[Study text]:

I chuckled at the description— I had heard Gregg use similarly colorful phrases over the years during our many interviews. He once explained the way “Midnight Rider” came to him in a flash of inspiration by noting, “It hit me like a sack of hoe handles.” Playing electric guitar was “like having a dragon on a leash.” Ray Charles, Little Milton and Bobby Bland were the three guys “who really blew up my skirt.” This was Gregg at his best: funny, charming, insightful, down-home.

He was in prime form that day, as he often was in quiet moments away from the stage. Before a show, Gregg could be a sullen, foreboding presence— all but emitting a force field that said “stay away.” This was surely a mix of wanting to get his game face on, being a private man who wanted to be left alone after a lifetime in the spotlight and a reflection of the stage fright that remarkably never vanished. A different person would emerge when he was comfortable: relaxing on a dressing-room couch, shaking out his ponytail postshow, reclining on a tour-bus sectional, chilling in a hotel room or holding court with old friends, especially beloved blues musicians.

At such times, Gregg likely had one of his little dogs curled up in his lap, with another maybe nipping at his feet as he scratched her ears. His wife might be cuddled up by his side or dozing nearby. He would often have a bottle of water or a cup of coffee in his hand and sometimes be holding a joint, especially in the earlier years of our acquaintance. A TV would often be playing a classic movie or the hot TV show of the moment because Gregg was a film and TV buff who could talk enthusiastically about Steven Spielberg’s genius or his frustration that Mulder and Scully “didn’t do it already” on The X-Files.

At times like this, Gregg Allman, rock star, was nowhere to be seen and I met Gregory, the guy Jaimoe talked about all the time. He might express some indignation that no one quite understood how hard he worked to master his craft. “People think I was born with my voice, that I just opened my mouth and it came out, but I went to great lengths to develop it,” he told me once. “I devoted my whole life to it because I really wanted to learn how to sing.”

[Records supplied]:

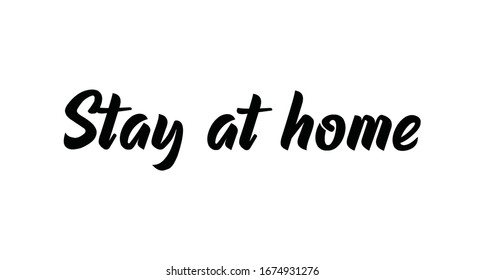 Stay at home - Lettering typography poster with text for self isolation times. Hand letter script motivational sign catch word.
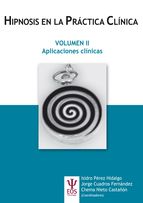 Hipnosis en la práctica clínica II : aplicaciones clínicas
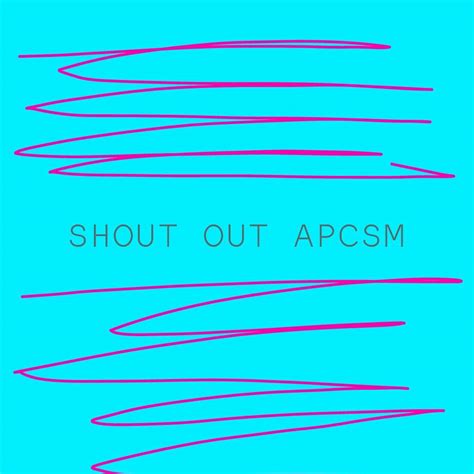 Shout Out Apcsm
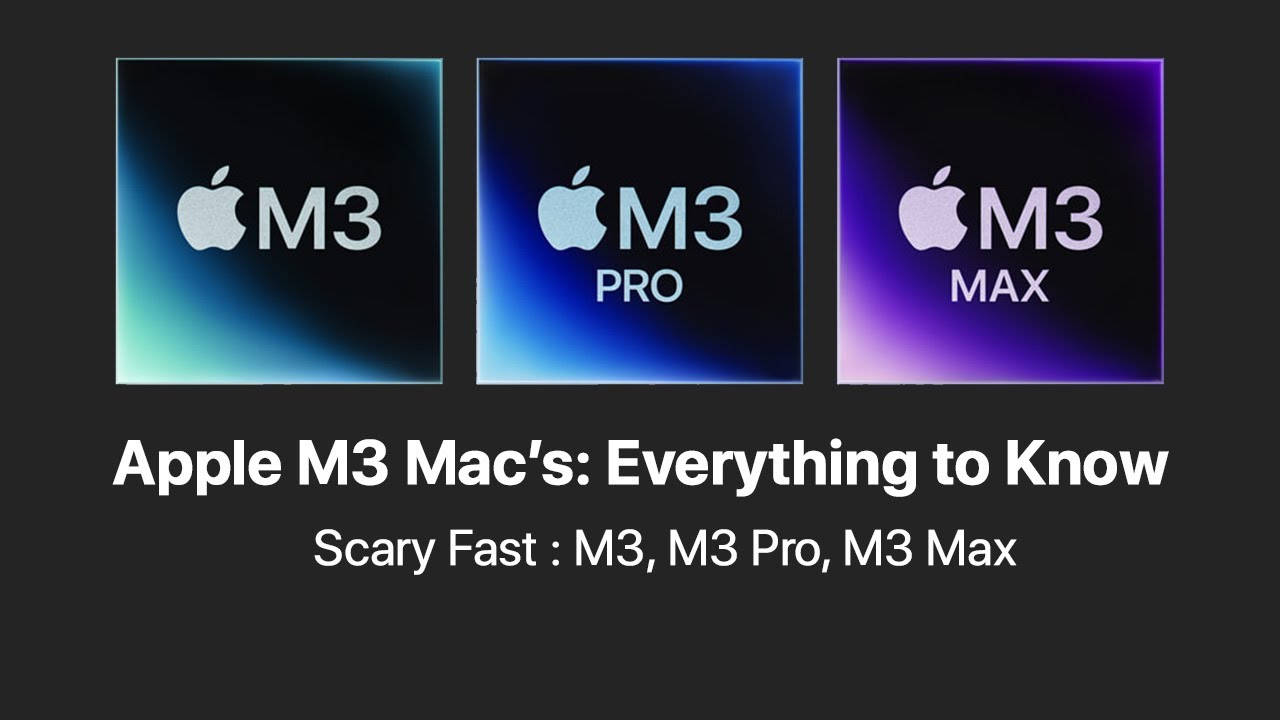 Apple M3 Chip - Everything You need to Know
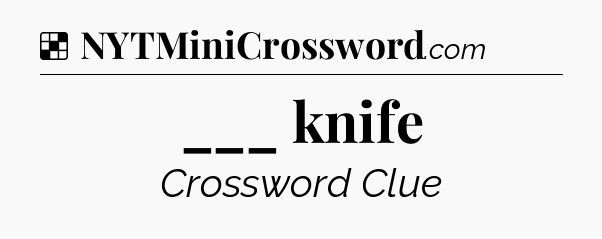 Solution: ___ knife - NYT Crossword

[Requirement 1]: Copy the Gregg Allman passage word for word from "At such times, Gregg" to "on The X-Files.".
[Requirement 2]:
Using the Gregg Allman passage, answer each question on its own line with the matching letter.
(a) According to Gregg, what was playing electric guitar like?
(b) What two drinks might he hold during relaxed moments?
(c) On which TV show did he want Mulder and Scully to "do it already"?

[Task output 1]:
At such times, Gregg likely had one of his little dogs curled up in his lap, with another maybe nipping at his feet as he scratched her ears. His wife might be cuddled up by his side or dozing nearby. He would often have a bottle of water or a cup of coffee in his hand and sometimes be holding a joint, especially in the earlier years of our acquaintance. A TV would often be playing a classic movie or the hot TV show of the moment because Gregg was a film and TV buff who could talk enthusiastically about Steven Spielberg’s genius or his frustration that Mulder and Scully “didn’t do it already” on The X-Files.

[Task output 2]:
(a) Like having a dragon on a leash.
(b) A bottle of water or a cup of coffee.
(c) The X-Files.